Recentemente, o Comitê Orientador do Fundo Amazônia (Cofa) abriu a possibilidade de municípios terem acesso direto aos recursos a partir de editais de chamamento público, além da criação de um valor mínimo de R$ 5 milhões por projeto e um teto de 5% do saldo disponível no fundo. Com R$ 3,3 bilhões já recebidos, o Fundo Amazônia (criado em 2009), foi retomado em janeiro, pelo governo de Lula, após a paralisação durante a gestão do ex-presidente Jair Bolsonaro (PL), e vem recebendo promessas de doações milionárias de países da Europa e da América do Norte.

Para o senador Plínio Valério (PSDB-AM), presidente da CPI das ONGs, o fundo precisa passar por uma profunda revisão. “O Fundo Amazônia não contribuiu para a redução da desigualdade na região e requer uma revisão profunda para se tornar verdadeiramente relevante para a população amazônica”, pontuou o parlamentar amazonense.

Por meio do Fundo Amazônia, o Brasil recebe doações, especialmente de outros países, para apoiar iniciativas contra o desmatamento. De acordo com o Banco Nacional de Desenvolvimento Econômico e Social (BNDES), responsável pela gestão dos recursos, o fundo já viabilizou 102 projetos que abrangem desde suporte a ações do governo federal até iniciativas com comunidades tradicionais, indígena e projetos diretos com governos estaduais da região da Amazônia Legal. Dessas iniciativas, 60 já foram concluídas e 42 continuam em andamento.

Municípios poderão acessar recursos do Fundo Amazônia 

Uma das mudanças anunciadas pelo comitê foi a possibilidade de municípios localizados na região da Amazônia acessarem os recursos do fundo. No entanto, na prática, desde a sua criação, o Fundo Amazônia apoia ações nas cidades. A diferença é que antes essas ações deveriam compor os projetos apresentados pelos estados. O governo Lula anunciou essa como a principal alteração feita nas diretrizes do fundo.

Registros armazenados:
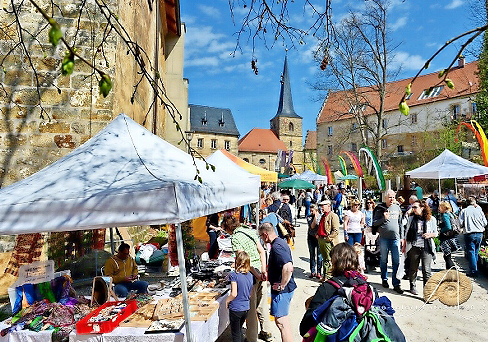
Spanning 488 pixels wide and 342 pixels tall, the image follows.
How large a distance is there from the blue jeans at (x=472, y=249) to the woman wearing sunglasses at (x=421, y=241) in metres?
1.93

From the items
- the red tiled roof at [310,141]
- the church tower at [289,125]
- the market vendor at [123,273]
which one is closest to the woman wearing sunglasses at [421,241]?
the market vendor at [123,273]

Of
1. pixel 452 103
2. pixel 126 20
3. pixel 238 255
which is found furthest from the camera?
pixel 452 103

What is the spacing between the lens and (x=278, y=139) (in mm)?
76000

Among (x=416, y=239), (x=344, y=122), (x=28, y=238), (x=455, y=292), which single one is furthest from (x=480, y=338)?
(x=344, y=122)

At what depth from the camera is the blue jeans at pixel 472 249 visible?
7.47 metres

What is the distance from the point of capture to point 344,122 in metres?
55.7

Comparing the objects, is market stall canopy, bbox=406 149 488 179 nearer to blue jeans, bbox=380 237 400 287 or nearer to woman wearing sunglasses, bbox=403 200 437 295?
woman wearing sunglasses, bbox=403 200 437 295

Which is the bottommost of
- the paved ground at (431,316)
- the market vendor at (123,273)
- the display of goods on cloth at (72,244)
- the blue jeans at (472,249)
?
the paved ground at (431,316)

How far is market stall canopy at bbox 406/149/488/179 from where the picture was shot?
10.9 meters

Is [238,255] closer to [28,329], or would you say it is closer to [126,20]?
[28,329]

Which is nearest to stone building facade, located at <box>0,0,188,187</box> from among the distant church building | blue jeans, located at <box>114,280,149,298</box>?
blue jeans, located at <box>114,280,149,298</box>

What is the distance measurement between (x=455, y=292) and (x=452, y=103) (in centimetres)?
4587

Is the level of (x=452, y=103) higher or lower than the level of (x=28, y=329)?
higher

* **O que se pede**: Dê sequência ao texto sobre o Fundo Amazônia, começando logo após a última frase apresentada.

* **Resultado do exercício**:
João Paulo Capobianco, secretário-executivo do Ministério do Meio Ambiente e Mudança do Clima (MMA), destacou a importância dessa descentralização na destinação dos recursos. Segundo ele, os municípios estão “assumindo um protagonismo crescente na busca de ações de controle do desmatamento, regularização fundiária e ordenamento territorial, e passam a contar com a possibilidade de obter recursos para fazer o salto de qualidade na gestão pública, associando-se às ações do governo federal e dos governos estaduais”, afirmou o secretário em matéria publicada pelo Banco Nacional de Desenvolvimento Econômico e Social (BNDES), banco gestor do Fundo Amazônia.

A partir das alterações anunciadas, o fundo deixou também de ser um receptor de propostas ambientais para passar a apresentar iniciativas aos interessados, ou seja, os municípios interessados terão que escolher entre projetos pré-formulados para receber e aplicar os recursos.

“O que a gente vai fazer é abrir um edital modulado, para facilitar a adesão do município em iniciativas preestabelecidas. O Fundo Amazônia vai oferecer novos programas para atrair a adesão de municípios. Temos mais de 700 municípios na Amazônia. Ao atrair essas gestões locais para programas pré-modulados por nós, teremos mais sinergia e um efeito multiplicador bem mais forte do que se nos concentrarmos em ações pontuais”, pontuou Tereza Campello, diretora socioambiental do BNDES, em entrevista ao Portal Reset.

Ela completou dizendo que não interessa ao Fundo ter 700 microprojetos nos 700 municípios da Amazônia. “Isso não vai alterar a realidade da Amazônia. Haverá sucesso se esses 700 municípios atuarem numa determinada direção, não um para cada lado”, disse Campello.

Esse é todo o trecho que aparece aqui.